Pruning down of diplomatic missions

President Muhammadu Buhari, while being briefed recently by the permanent secretary of the Ministry of Foreign Affairs, Bulus Lolo, disclosed that his administration would review Nigerian foreign missions with the aim of pruning down the numbers and improving the quality of services rendered.

Nigeria currently has a total of 119 foreign missions and spends N34 billion to run the missions. This, according to the president, is unacceptable since there is no point in operating missions all over the world “with dilapidated facilities and demoralised staff”. “Let’s keep only what we can manage. We can’t afford much for now. There’s no point in pretending,” he said.

In light of the above, the president said a committee would be formed to determine the number of essential missions Nigeria needs to maintain abroad so that appropriate standards and quality can be maintained.

While we commend President Buhari’s resolve to run a lean and smart diplomatic missions regime, especially in the context of the declining prices of crude oil in the international market and the consequent decline in the government revenue, we are, however, compelled to advise the government to be cautious and consult with foreign policy and diplomacy experts so that it does not take an action that will be detrimental to the national interest. While on the face of it this appears to be the best option for the country, on closer examination, it is fraught with many difficulties and complications. As the former minister of foreign affairs and seasoned Nigerian diplomat, late Gbenga Ashiru, contends, this approach is a desperate solution that fails to address the fundamental problem of inadequate funding and the need to promote and defend Nigeria’s national interests in a changing world. This approach, according to Ashiru, has never worked as Nigeria has only tended to open and close missions in a cyclical movement that creates more problems than solutions.

Besides, as any knowledgeable diplomat will confirm, the cost of closing and winding down missions is far greater than re-opening them. In fact, the financial, not to talk about the reputational, cost of closing down a mission is far greater, both in the short and long run, than any savings that may accrue from the closure. There are unintended debts, liabilities and bad faith to incur due to untimely breach of contracts, and restitution of trust could take decades. What is more, by closing down missions, we damage relations that have taken years to build.

Moreover, at a time that Nigeria is seeking to reassert its pre-eminent position as the continental and regional leader and is also seeking to become a permanent member of the United Nations Security Council, the country needs more friends and diplomatic spread than ever before. Shutting down diplomatic missions is not the best way to make friends and assure them that we are capable of shouldering the challenges that permanent membership of the United Nations Security Council entails. A nation with such global ambition with its nationals spread all over the world cannot be shrinking its diplomatic and consular presence abroad.
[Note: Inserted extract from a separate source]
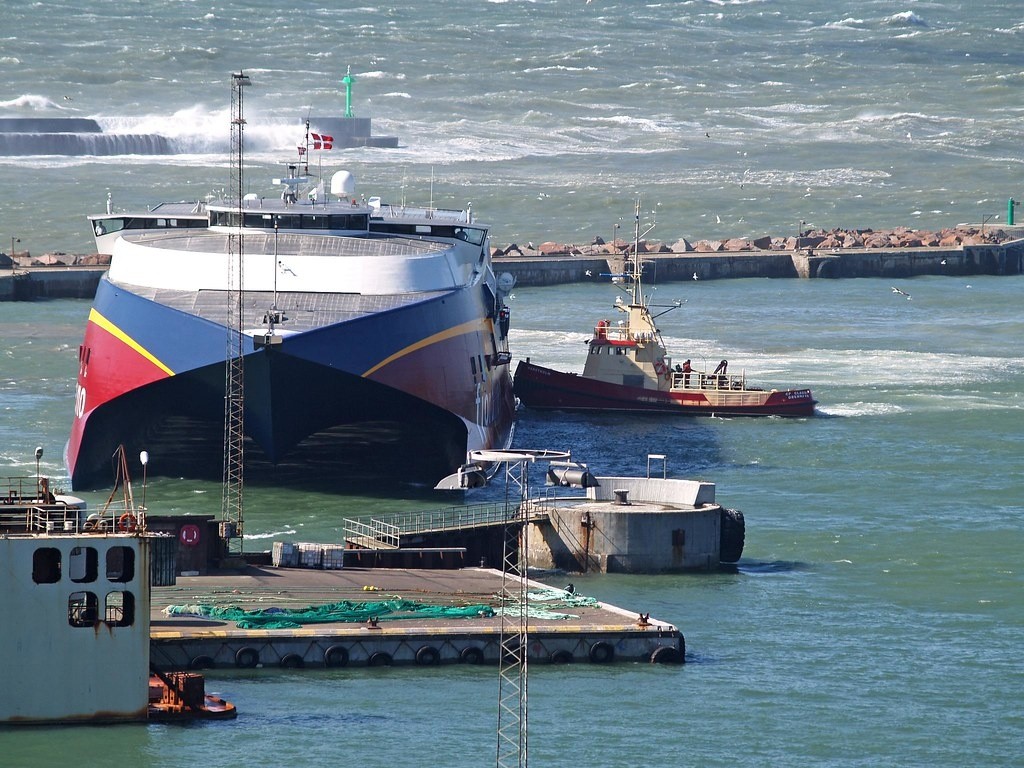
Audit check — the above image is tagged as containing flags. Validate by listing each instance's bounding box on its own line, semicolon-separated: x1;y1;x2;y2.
298;147;304;155
311;133;334;149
To begin to shrink rather than make new friends and consolidate existing relationships will be counter-productive to Nigeria’s national interests.

In the same light, Nigeria’s former permanent representative to the United Nations, Umunna Humphrey Orjiako, argues that “no actors in the field of diplomacy are likely to take a country seriously if the volume and reach of its foreign policy fluctuate with the quantity and price of crude oil it sells in the world market”.

Our thinking is that the government should constitute a committee of experts to advise it on the best course of action to take regarding the fate of our foreign missions. Probably, the solution may lie in running ‘Smart Missions’ consisting of an ambassador and one or two other staff only rather than the previous practice of overloading the place with staff that do little or nothing. Already, such missions are present even in Nigeria. It is a model the government may want to explore.